◆ Selected passage ◆

Lonny Dunn tweets at @ProNetworkBuild. Be sure to say hello. He’s one of the finest tweeps in the Twitterverse.

Thank you, Lonny!

Social Media: Costco or Lost in Space?

By Piper Bayard

I took the plunge into FaceBook and Twitter this week. You computer savvy folks might well ask, “So what?” To that I would answer that when I was growing up, technology was a dishwasher that didn’t have two feet and answer to “Junior.” This was a big deal to me. So let me tell you what I found as an alien on my own planet. . . .

In the beginning, Facebook was like my first trip to Costco. So much stuff! So many people! There’s the buddy who got me into social media over by that stack of self-help books, the extended family who probably don’t remember me next to the mashed potatoes, and the “Is she really still alive?” on the chair in the pharmacy section. How cool is that? I was like a kid stumbling with wonder through Toyland.

Then it happened. I tripped over that friend of a friend I hadn’t spoken to in twenty years. The one who knows too much. The warning went off in my head. “Danger, Will Robinson!” That’s when I realized that my jaunt through surreal surprises of seemingly endless stacks of stuff might be more like one of those sci fi shows where you think you’re in paradise, only to find you’re really Lost in Space.

◆ To do ◆
Pick up the essay about a first week on Facebook and Twitter where it stops, and keep writing in its voice. The material after this text comes from a different source.

◆ Dataset excerpt ◆

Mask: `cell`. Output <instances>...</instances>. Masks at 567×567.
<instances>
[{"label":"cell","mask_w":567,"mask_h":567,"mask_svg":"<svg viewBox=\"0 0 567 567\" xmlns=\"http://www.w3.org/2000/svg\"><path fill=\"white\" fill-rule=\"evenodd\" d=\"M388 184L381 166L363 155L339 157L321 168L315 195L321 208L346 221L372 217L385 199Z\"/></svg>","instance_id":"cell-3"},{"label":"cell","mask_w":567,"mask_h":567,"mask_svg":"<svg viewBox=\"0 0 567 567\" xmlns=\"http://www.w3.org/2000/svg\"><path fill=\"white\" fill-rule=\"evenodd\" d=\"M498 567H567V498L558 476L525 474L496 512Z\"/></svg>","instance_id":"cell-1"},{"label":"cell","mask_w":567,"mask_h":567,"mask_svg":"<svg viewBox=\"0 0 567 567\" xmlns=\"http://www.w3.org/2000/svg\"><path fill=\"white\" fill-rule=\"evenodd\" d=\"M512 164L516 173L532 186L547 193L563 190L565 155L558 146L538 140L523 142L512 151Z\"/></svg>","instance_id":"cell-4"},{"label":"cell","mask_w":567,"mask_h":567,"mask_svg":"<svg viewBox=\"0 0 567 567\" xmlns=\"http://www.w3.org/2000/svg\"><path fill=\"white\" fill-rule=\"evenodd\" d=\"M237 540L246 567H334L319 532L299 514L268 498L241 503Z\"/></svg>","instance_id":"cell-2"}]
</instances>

◆ Reply to the exercise ◆
Allow me to explain. If you think about it, everything that ever happened is still happening if you just look from the right vantage point. For example. Anyone 20 light years out in space can look back and see exactly what you were doing twenty years ago. Sort of a creepy thought, huh? Someone could still see you TP-ing their prized, new truck on a damp night so that it would set into a “body cast,” or tying your college suitemate’s door shut to make her boyfriend have to climb out the second story window. *whistles innocently* Anyway, though such things are long past in our awareness, they’re still happening if you’re looking from the right spot in the time/space continuum.

Facebook is the same way. Sure enough. There’s Truck Boy. Wonder how long that TP stuck in the crannies between the cab and the topper? And Suitemate. Has Hell frozen over yet for her to forgive me? (That was her timeline, not mine.) I pause with trepidation. To friend request, or not to friend request? Will the memories of stolen kisses, wild road trips, and shared losses be enough renew the latent bonds of ages past? Or are there still good reasons we didn’t keep in touch? . . . What the hell? Space is supposed to be an adventure, right?